Nothing outside the lines below from the one containing "Salon Ambience DEA" through the one containing "Dread Head Pillow Sham" is to be printed; print those exactly, ends included, and drop the pictures.

(Stored data)
--------

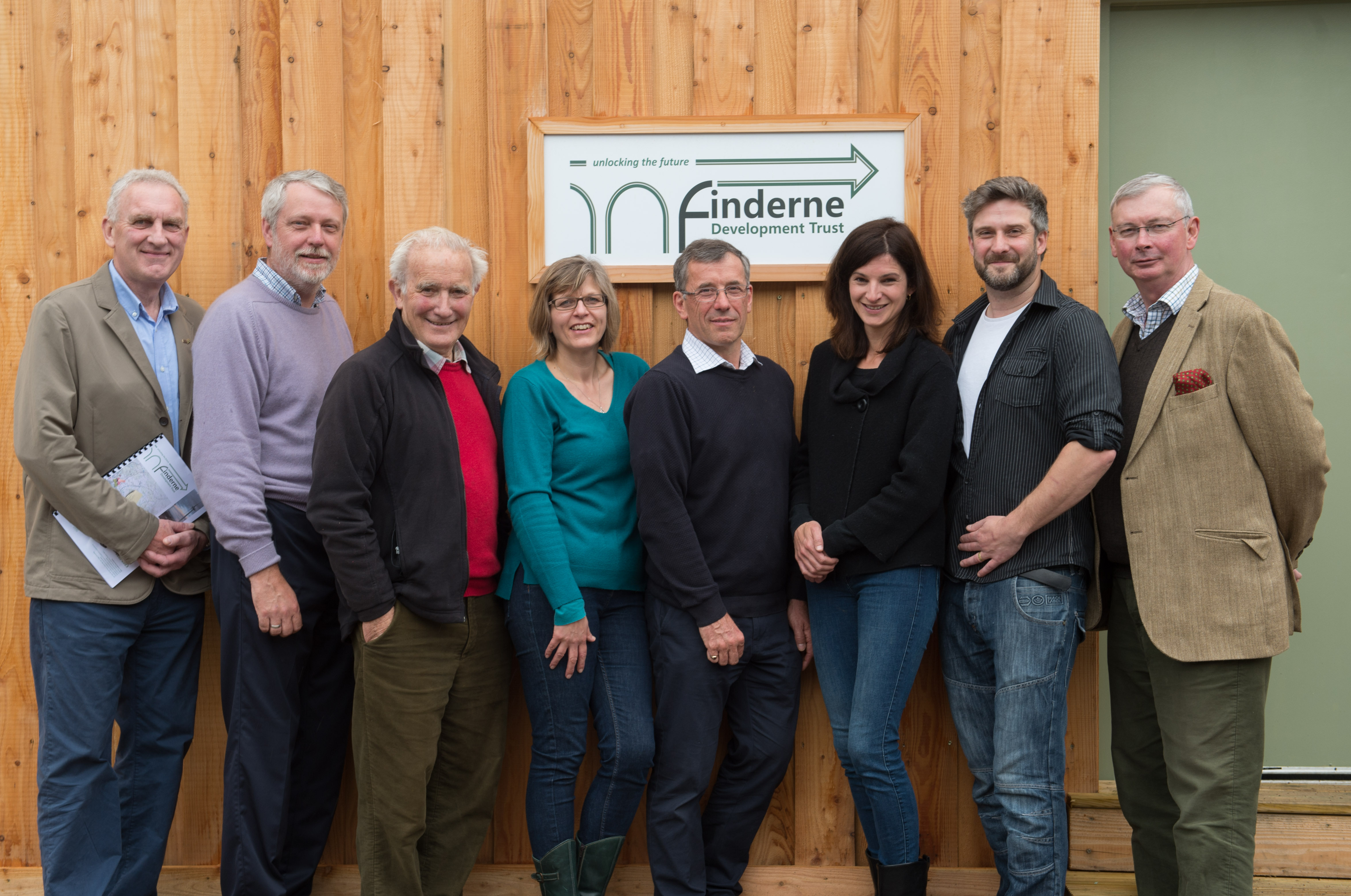 Members of Finderne Development Trust. Pictured: Jo Laing, Karen Astil, Brian Higgs, Peter Taylor, Carlo Miele, Roy Dennis, John Cudworth, Chris Piper.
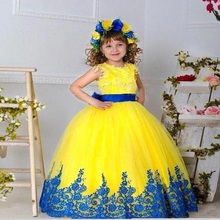 2016 new cute flower girl dress First communion Dresses for girls(China (Mainland))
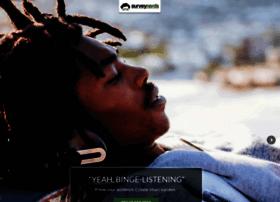 surveynerds.com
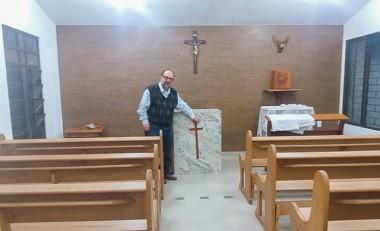 Bispo presidirá missa na Casa do Egresso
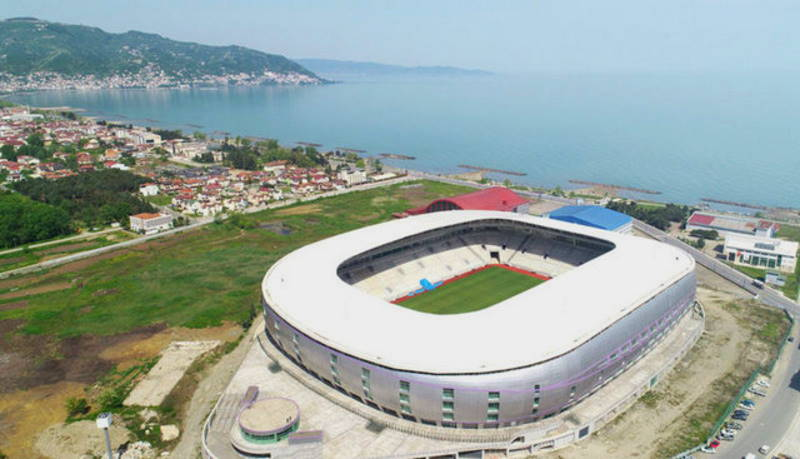 Стадион Орду в скором времени примет матчи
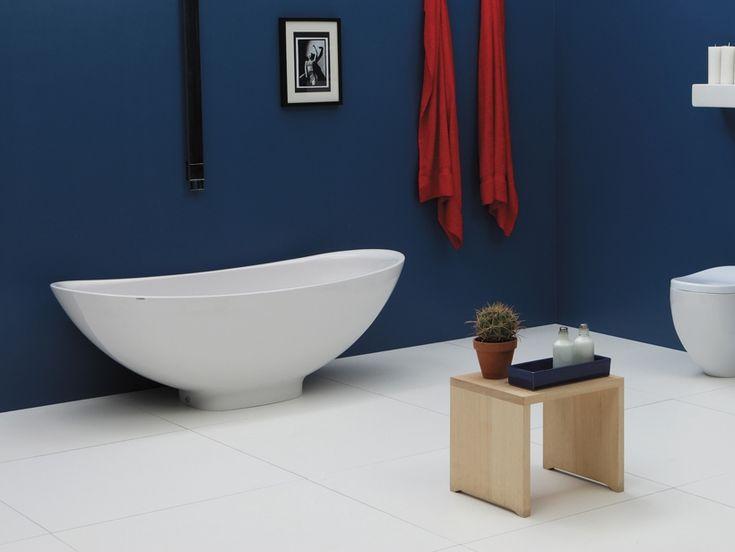 Oltre 25 fantastiche idee su ristrutturazioni da bagno su pinterest rifacimento bagno piccolo - Arredo bagno pozzuoli ...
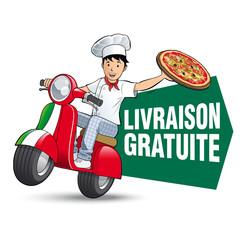 Pizza - Livraison gratuite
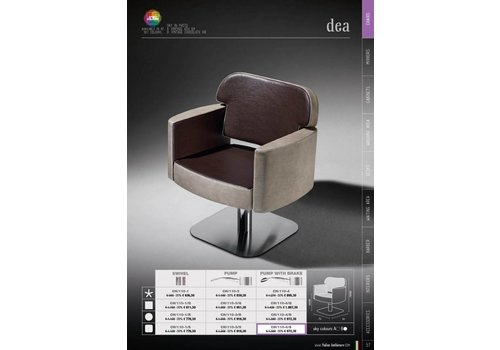 Salon Ambience DEA PLASTIC BACKREST COVER,WIT STRIP
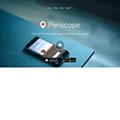 periscope.tv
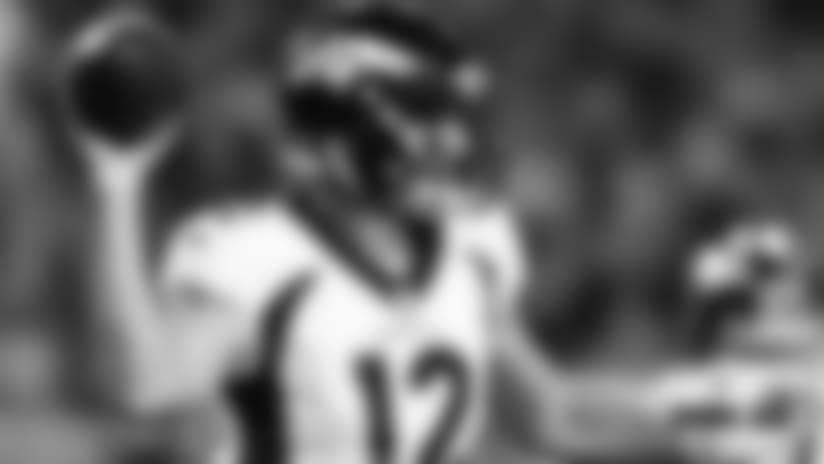 Paxton Lynch: 'Felt good' to play well vs. Cardinals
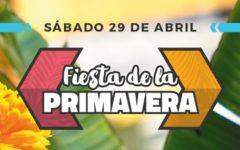 Fiesta de la Primavera - Surf Lounge Ibiza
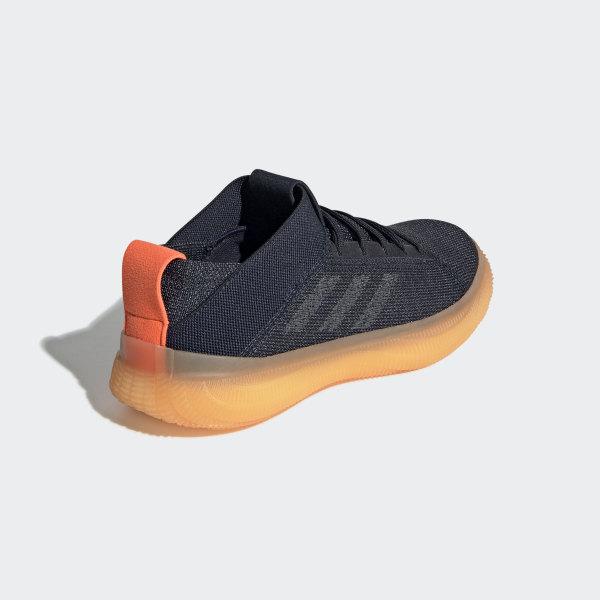 adidas PureBOOST Trainer Schuh Blau | adidas Deutschland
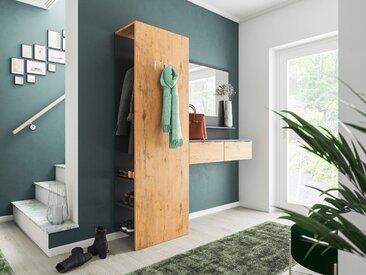 Garderobe Terra 3 tlg Paneel Softclose Konsole Spiegel 6 Paar Oak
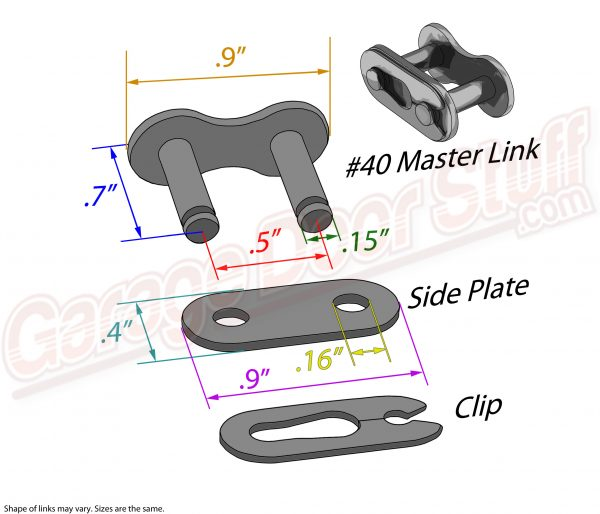 Roller Chain Master Link #40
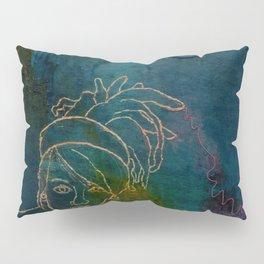 Dread Head Pillow Sham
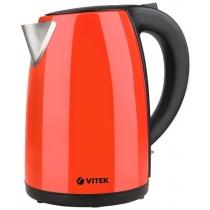 Электрочайник Vitek VT-7026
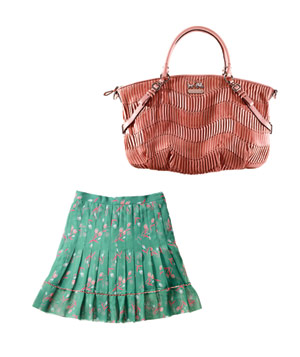 Rebecca Taylor chiffon skirt and Coach leather bag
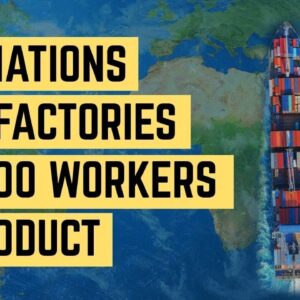 Why Are Modern Supply Chains So Needlessly Complex?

--------

— Answer section —
 Salon Ambience DEA PLASTIC BACKREST COVER,WIT STRIP
 periscope.tv
 Paxton Lynch: 'Felt good' to play well vs. Cardinals
 Fiesta de la Primavera - Surf Lounge Ibiza
 adidas PureBOOST Trainer Schuh Blau | adidas Deutschland
 Garderobe Terra 3 tlg Paneel Softclose Konsole Spiegel 6 Paar Oak
 Roller Chain Master Link #40
 Dread Head Pillow Sham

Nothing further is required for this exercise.